Goth: We actually shot in Varese, which is a town outside of Milan, like an hour’s drive. It’s a small little town. And when you’re in an environment like that, when there’s really nothing else going on in the area that you’re in, you do become much closer. Because there aren’t any other outlets, you just have to really rely on one another. And we were there for four months. And then we went to Berlin, and we were in Berlin for two weeks. But it was a long film, I think it’s the longest film Luca’s ever done, because he had just done “Call Me by Your Name,” and that was a five-week shoot over the summer. I love that about our film too, it is a horror movie, and usually they’re done quite quickly and cheaply. But we really did take our time to make a quality movie.

Q: What’s the subtext to this story? What do you think Luca is trying to say with this film?

Goth: I think he’s trying to say that all women are witches, in the best sense. If you define witches to be a woman with magical possessions, then I think we all are. We give life, we nurture life, we’ve flourished in a world that was never really intended for us to begin with. I don’t think there’s anything more magical than that. It’s very much a celebration of women and giving these wonderful actresses a platform to do what they do best. It’s also a character study into how women interact, and the beauty that comes from sisterhood-like relationships, and the beauty that comes from that.

Q: What are you working on now?

Goth: I’m going to Rome next month, and I’m shooting a short film with Luca, and Julianne Moore and Michael Shannon, which will be really fun. Then I have a movie called “The Devil All the Time” that’s shooting in February. It’s based on a novel. It’s about a set of characters who live in rural Ohio in the late ‘60s. They don’t know each other very well, but the only thing that links these lives together is the fact that they’re all deeply religious, and it drives them to do fanatical things in the name of their god.

Q: Are you going to have an American accent for that?

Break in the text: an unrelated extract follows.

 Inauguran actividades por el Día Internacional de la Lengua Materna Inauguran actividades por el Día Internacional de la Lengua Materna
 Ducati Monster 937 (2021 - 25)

Goth: I will. Which I’m terrified about, because American accents are so hard. It’s quite subtle and very specific. I have a lot of work cut out there.

Q: You’ve worked with some great directors like Lars von Trier and and Gore Verbinski. Is there some aspiration of yours to direct at some point? Would you like to do that, or write?

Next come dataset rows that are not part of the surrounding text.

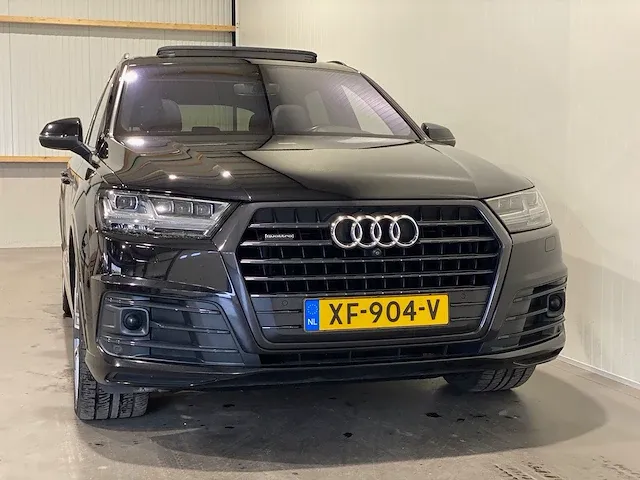 Audi q7 3.0 tdi q. pro line s automaat xf-904-v - afbeelding 43 van  44
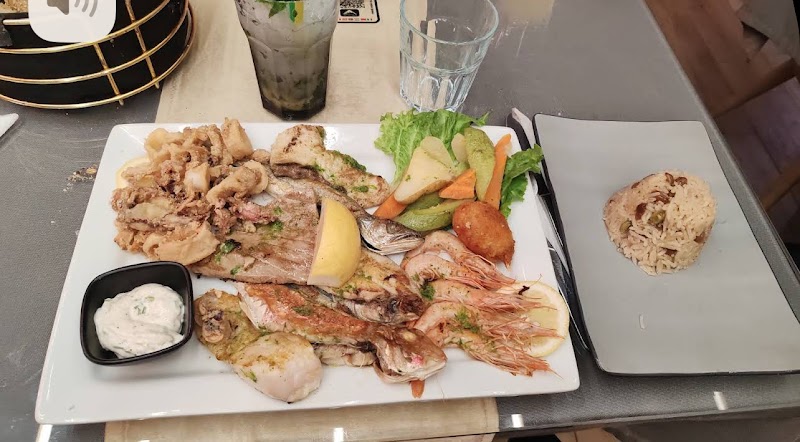 Restaurant Antartique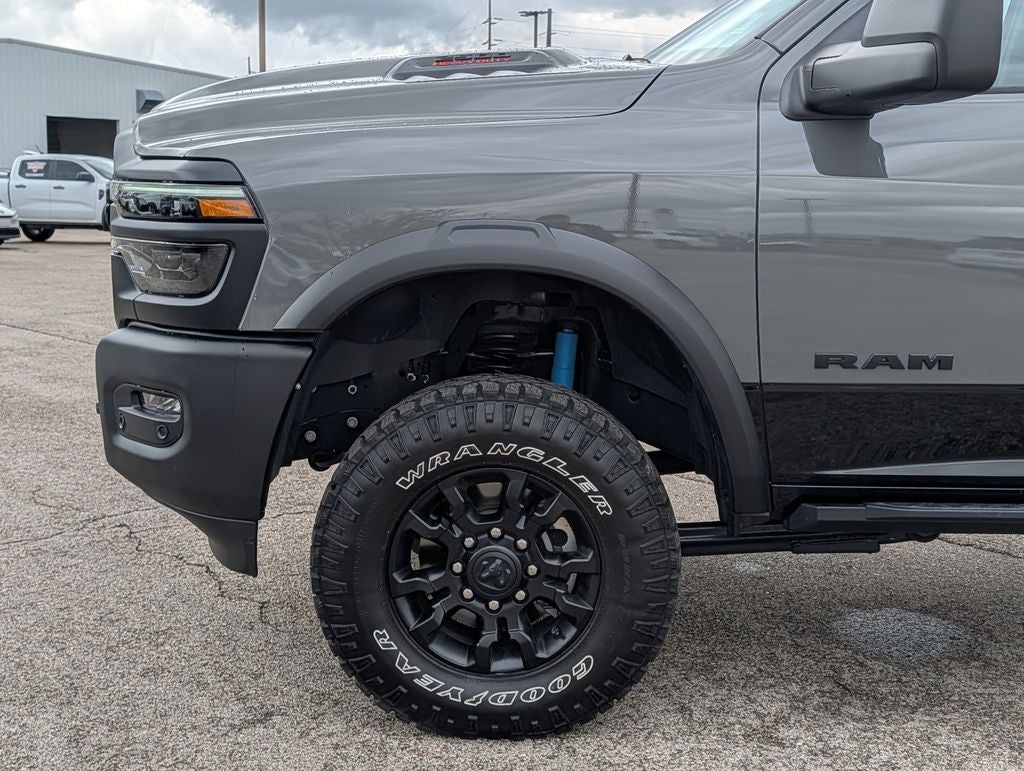 2026 RAM 2500 Power Wagon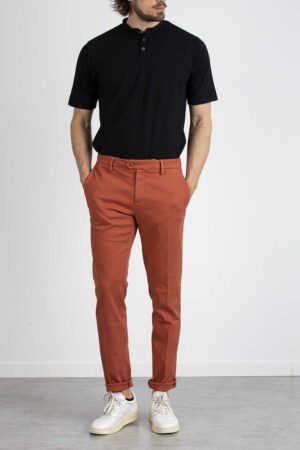 TELERIA ZED-PANTALONE ARMATURATO ROBIN-TZROBIN18ASSP2 COR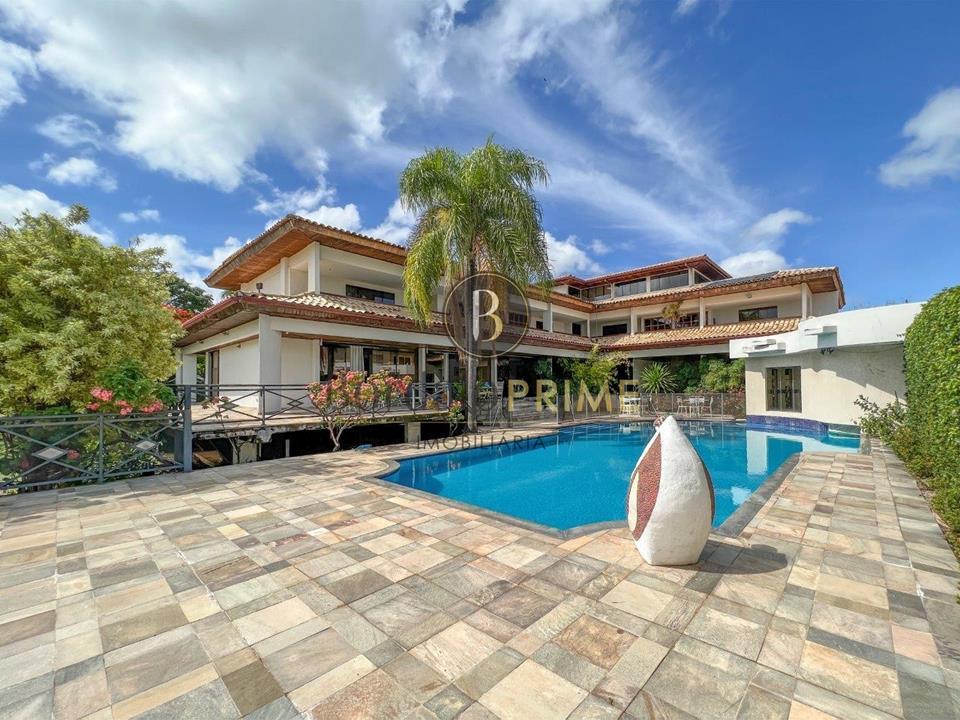 Casa - Lago Sul, Brasília - Foto 1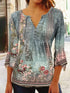 Vintage Style Plus Size Floral Dress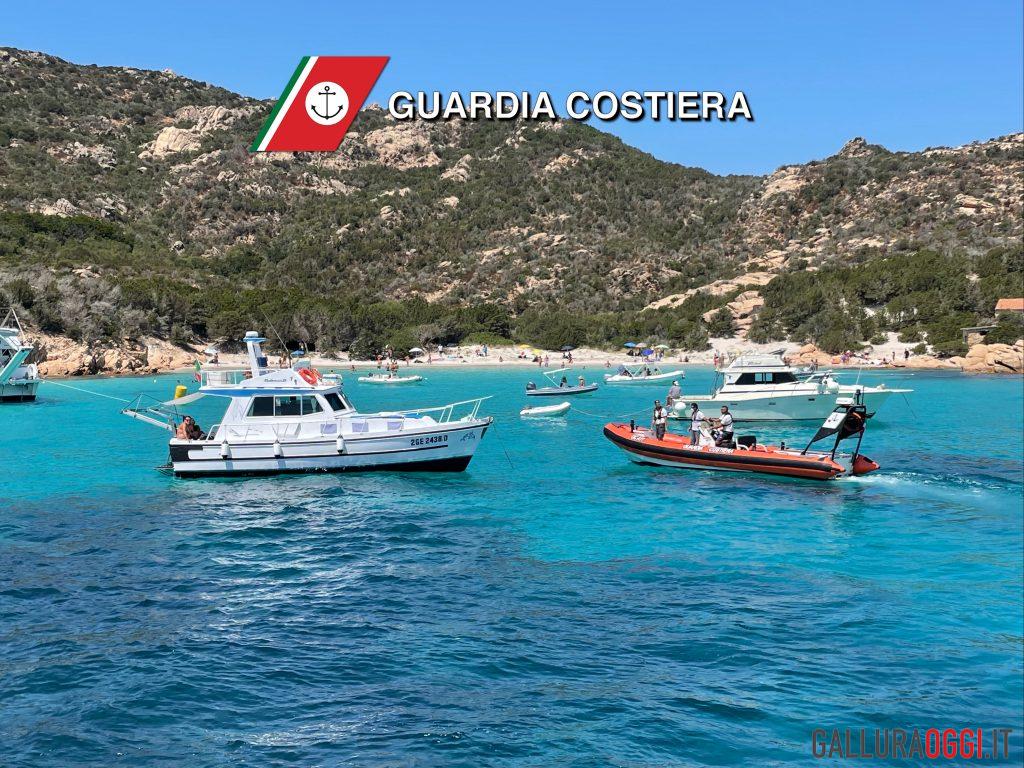 noleggio abusivo imbarcazioni la maddalena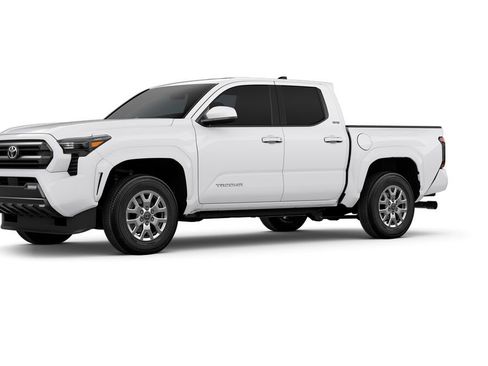New 2026 Toyota Tacoma SR5 AWD/4WD image 2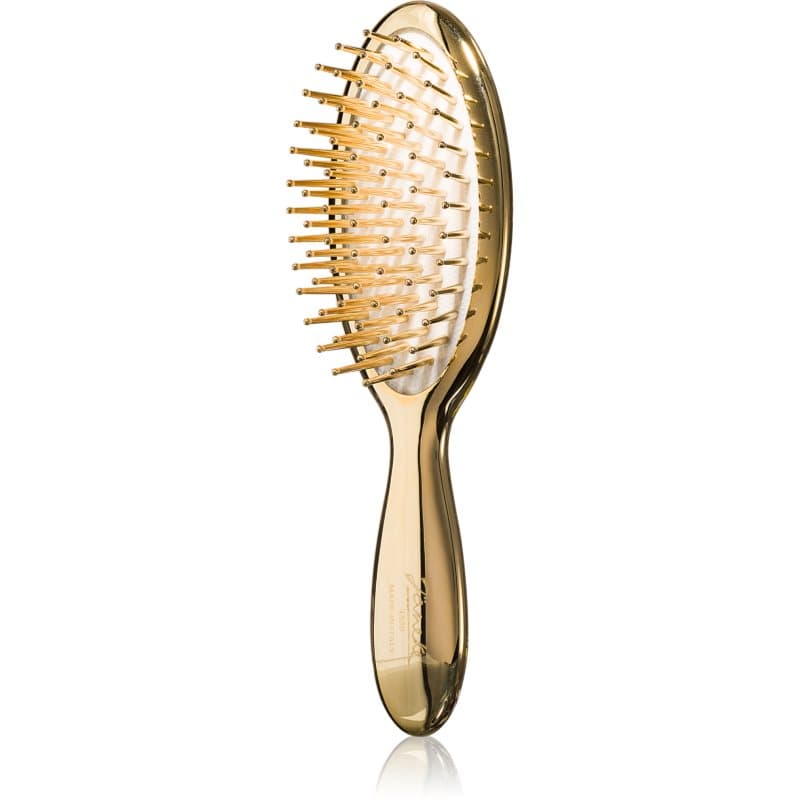 Gold Line Air-Cushioned Brush with Gold Pins płaska szczotka 17,3cm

Goth: To be honest, right now, no. I still feel like I’m trying to find my sea legs in all of this, and I’m still perfecting my craft. I’m still quite new to everything. I just want to work on being the best actress that I can be. That’s where my priority is.

Q: Obviously, Luca Guadagnino was very impressed with you, since he’s invited you to do another film with him. What was your impression working with him?

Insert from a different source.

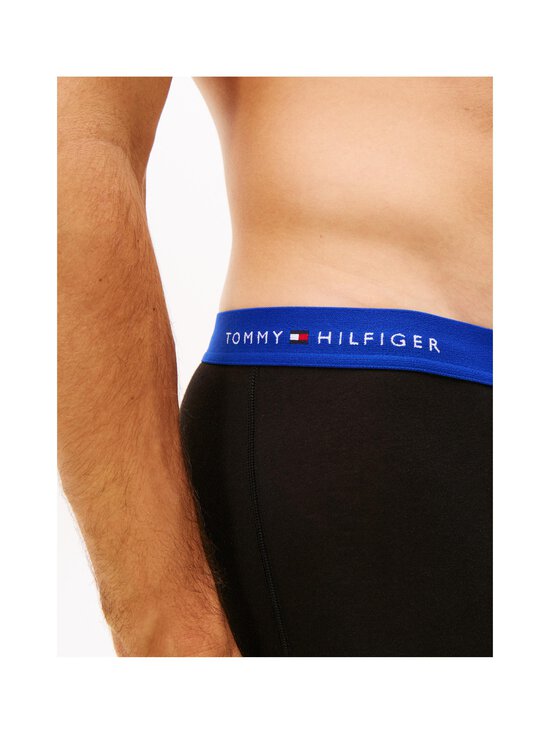 Tommy Hilfiger - Aluspüksid Boxer Brief, 3 paari - 0R5 RCH MUL/WDGE BLU/MON PRPLE | Stockmann - photo 4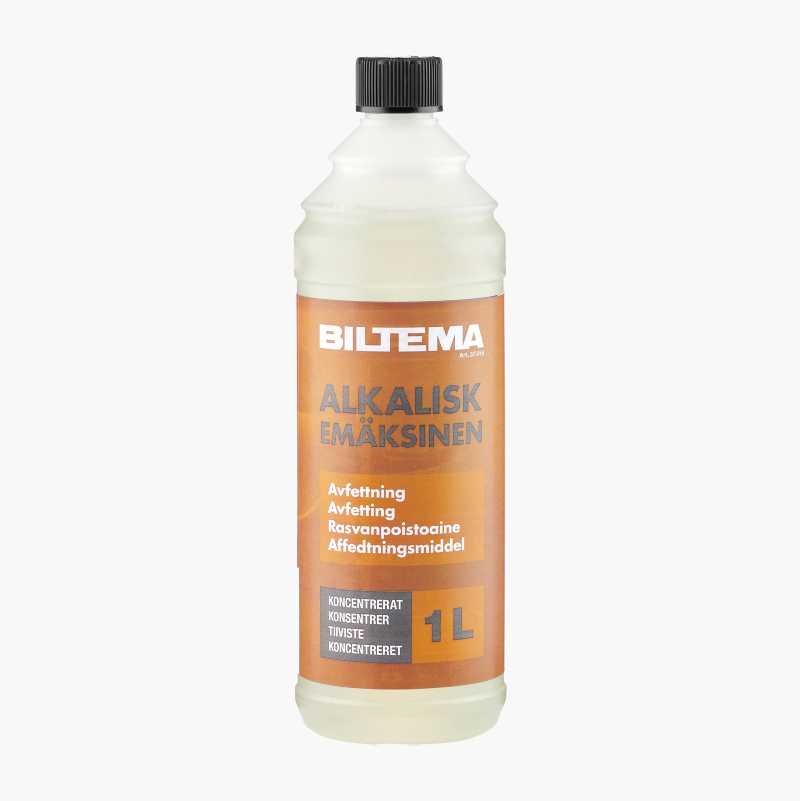 Alkaline degreaser, concentrated, 1 l Biltema.no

Goth: He’s wonderful. I’d seen his “I Am Love” and “A Bigger Splash.” I’d followed his films for a while, and then I met him and we instantly clicked. He’s so passionate and very blunt, he always says what he feels, and I love that, and I think perhaps that’s because I come from that myself with my own family, being Brazilian, they’re very colorful, you never have to second guess yourself, and I think that’s a really great trait to have as a director. It means that the people that are working around you, with you, never have to second guess you. He’s just a really lovely person, and makes beautiful work. He’s always inspired about the world around him. I love him.

Q: Do you still consider Brazil your home base?

Goth: I go back to Brazil. I have my grandma there, and my aunts and uncles and friends, but no, I’m based in L.A.

Amazon Studios has released “Suspiria” in New York and Los Angeles theaters, and will be expanding the release nationwide Friday Nov. 2.